--- Passage provided Enclosed Below ---

Chile's lithium export revenue hit $3.2 billion between January and June, nearly triple the value recorded a year earlier and 34.4% above the country's total lithium exports for all of 2025 , according to figures published by the country's central bank on Wednesday. That's enough to run Japan's electric vehicle fleet for six months.
The surge comes as demand remains strong because lithium is a key material for electric vehicles, energy storage, electronics, AI-related technologies and data centres , the Chilean government said. But while lithium producers are riding high on price recovery and robust demand, another critical link in the battery supply chain is quietly breaking. Copper smelters—the processors that turn mined concentrate into refined metal—are bleeding cash at rates that threaten the entire midstream infrastructure the energy transition depends on.
Can Smelters Survive When Processing Fees Go Negative?
The annual treatment and refining charge benchmark settled at $0 per tonne in January 2026, the lowest level ever agreed in annual negotiations , the International Energy Agency reported. Spot treatment charges reached -$66.40 per tonne in Q1 2026, meaning smelters now pay miners for concentrate access rather than receiving payment for processing services , according to market data compiled by Discovery Alert.
The inversion is structural, not cyclical. A surge in smelter capacity additions from China has significantly outstripped growth in copper concentrate production, and as a result, competition among smelters for concentrate has ramped up, sharply weighing on smelter fees , the IEA noted. China's top smelters have agreed to cut production by over 10% in 2026, and the government has halted around 2 million tonnes of planned new smelting capacity to address the crisis.

--- End of Enclosed Passage provided ---
--- Records shown Enclosed Below ---

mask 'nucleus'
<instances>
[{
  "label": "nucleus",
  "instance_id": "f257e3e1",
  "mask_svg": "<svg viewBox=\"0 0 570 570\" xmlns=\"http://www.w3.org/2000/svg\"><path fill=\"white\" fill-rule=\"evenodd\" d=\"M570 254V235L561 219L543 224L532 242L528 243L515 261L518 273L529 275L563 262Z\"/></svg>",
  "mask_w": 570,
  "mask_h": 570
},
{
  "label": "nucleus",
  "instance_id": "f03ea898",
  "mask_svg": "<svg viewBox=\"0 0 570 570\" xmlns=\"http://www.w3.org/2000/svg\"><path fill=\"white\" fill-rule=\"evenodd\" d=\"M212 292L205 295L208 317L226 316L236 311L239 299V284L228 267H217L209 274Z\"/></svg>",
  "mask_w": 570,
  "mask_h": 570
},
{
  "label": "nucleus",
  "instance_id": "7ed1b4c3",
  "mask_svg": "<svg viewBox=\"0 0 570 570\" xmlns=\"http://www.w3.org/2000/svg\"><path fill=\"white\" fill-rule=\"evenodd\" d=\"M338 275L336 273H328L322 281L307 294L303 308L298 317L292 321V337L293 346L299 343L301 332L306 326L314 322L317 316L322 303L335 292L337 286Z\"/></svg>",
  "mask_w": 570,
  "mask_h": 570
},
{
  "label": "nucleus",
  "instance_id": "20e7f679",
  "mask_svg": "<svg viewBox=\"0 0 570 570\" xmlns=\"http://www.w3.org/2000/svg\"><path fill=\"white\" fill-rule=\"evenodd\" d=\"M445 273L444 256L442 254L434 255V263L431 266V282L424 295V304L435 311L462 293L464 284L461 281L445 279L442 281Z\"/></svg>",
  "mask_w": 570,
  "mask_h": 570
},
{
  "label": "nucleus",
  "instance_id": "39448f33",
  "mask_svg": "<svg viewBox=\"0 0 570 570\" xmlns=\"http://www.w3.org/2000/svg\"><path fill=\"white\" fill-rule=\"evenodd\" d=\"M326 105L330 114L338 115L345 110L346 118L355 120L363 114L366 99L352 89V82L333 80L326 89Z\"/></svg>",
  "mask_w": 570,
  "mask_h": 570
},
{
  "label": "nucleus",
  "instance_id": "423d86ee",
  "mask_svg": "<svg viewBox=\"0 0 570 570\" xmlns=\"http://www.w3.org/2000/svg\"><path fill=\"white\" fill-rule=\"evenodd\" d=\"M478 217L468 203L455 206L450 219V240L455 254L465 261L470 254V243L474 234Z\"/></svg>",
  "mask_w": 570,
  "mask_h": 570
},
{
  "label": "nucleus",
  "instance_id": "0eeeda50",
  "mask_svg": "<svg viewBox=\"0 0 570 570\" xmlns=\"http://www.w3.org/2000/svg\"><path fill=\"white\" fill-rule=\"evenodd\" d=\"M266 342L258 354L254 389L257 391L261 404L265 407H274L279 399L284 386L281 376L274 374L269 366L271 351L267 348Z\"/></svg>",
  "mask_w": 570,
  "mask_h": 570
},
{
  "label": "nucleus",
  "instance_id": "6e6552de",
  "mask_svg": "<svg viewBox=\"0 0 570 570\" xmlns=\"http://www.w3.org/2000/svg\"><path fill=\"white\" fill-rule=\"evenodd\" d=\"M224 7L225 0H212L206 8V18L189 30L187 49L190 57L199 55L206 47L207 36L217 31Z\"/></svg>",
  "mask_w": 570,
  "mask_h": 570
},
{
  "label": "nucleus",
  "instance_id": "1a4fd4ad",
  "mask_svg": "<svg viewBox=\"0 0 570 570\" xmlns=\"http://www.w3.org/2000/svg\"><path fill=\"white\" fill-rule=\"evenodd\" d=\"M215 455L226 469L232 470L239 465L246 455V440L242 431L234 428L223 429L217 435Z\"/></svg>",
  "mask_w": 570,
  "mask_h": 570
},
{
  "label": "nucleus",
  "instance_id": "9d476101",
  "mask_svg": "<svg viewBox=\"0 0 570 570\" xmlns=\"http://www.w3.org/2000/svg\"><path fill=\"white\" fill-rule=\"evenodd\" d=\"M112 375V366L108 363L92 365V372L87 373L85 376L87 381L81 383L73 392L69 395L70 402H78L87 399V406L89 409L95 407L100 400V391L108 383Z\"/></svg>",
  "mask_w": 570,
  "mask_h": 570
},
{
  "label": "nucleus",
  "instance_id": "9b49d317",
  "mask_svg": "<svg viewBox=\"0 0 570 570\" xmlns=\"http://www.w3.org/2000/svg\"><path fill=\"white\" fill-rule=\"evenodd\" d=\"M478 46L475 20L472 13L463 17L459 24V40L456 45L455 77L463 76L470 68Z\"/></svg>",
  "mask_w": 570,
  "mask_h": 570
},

--- End of Enclosed Records shown ---

-- Questions to answer --
A: List the uses of lithium that the Chilean government cites as driving demand in the article on lithium exports and copper smelters.
B: From the article on lithium exports and copper smelters, output the passage that begins at the words "The annual treatment" and stops after the words "address the crisis.".
C: Carry the article on lithium exports and copper smelters forward with the next part, starting after its final sentence.

-- List of answers --
A:
- Electric vehicles
- Energy storage
- Electronics
- AI-related technologies
- Data centres

B:
The annual treatment and refining charge benchmark settled at $0 per tonne in January 2026, the lowest level ever agreed in annual negotiations , the International Energy Agency reported. Spot treatment charges reached -$66.40 per tonne in Q1 2026, meaning smelters now pay miners for concentrate access rather than receiving payment for processing services , according to market data compiled by Discovery Alert.
The inversion is structural, not cyclical. A surge in smelter capacity additions from China has significantly outstripped growth in copper concentrate production, and as a result, competition among smelters for concentrate has ramped up, sharply weighing on smelter fees , the IEA noted. China's top smelters have agreed to cut production by over 10% in 2026, and the government has halted around 2 million tonnes of planned new smelting capacity to address the crisis.

C:
Some smelters are staying afloat by leaning on by-products. Revenues from selling by-products such as gold, silver and sulphuric acid have recently been at record highs, helping smelters that have access to by-product-rich concentrate offset losses from low treatment charges , the IEA said. But that's a lifeline, not a business model. When gold and silver prices normalize, the structural problem resurfaces: there's too much smelting capacity chasing too little concentrate.
The lithium boom in Chile underscores the paradox. First-half copper exports rose 11.5% year-over-year to $30.2 billion, supported by higher prices and stronger shipments , Mining.com reported. Chile is producing more copper than ever—but the smelters that turn that copper into usable metal are operating at a loss.
Where Are the Real Chokepoints?
Washington is betting the answer lies in processing, not just mining. REalloys Inc., Titan Mining Corp., ioneer Ltd. and Energy X have reached agreements with the Pentagon to build facilities for processing rare earth minerals, graphite, lithium and boron on U.S. Army bases, with Titan Mining building a graphite purification facility and EnergyX and ioneer developing lithium and boron plants , Bloomberg reported in late June. The awards are the first time the Army has sited commercial mineral processing facilities on American military installations , the Army said.
The logic is clear: President Donald Trump's administration is racing to boost production of critical minerals on U.S. soil in an effort to reduce dependency on imports, especially from China, as the minerals are essential to consumer electronics, automobiles and defense technologies , Mining.com reported. The companies are expected to start building the plants as early as 2027, with mineral production expected to begin by 2028 .
Meanwhile, India and Indonesia signed deals this week to strengthen critical minerals supply chains. Indonesia and India signed a raft of deals on critical minerals, agriculture and defence, including memorandums of understanding for strengthening supply chains in critical minerals and steel , Reuters reported Tuesday. Indonesia commands the world's largest reserves of nickel, reaching 62 million metric tons, but has stopped exporting raw nickel ores and is limiting shipments to processed goods , the Jakarta Globe noted.
The pattern is consistent: governments are moving beyond mine-mouth extraction and targeting the processing bottleneck that China has dominated for two decades.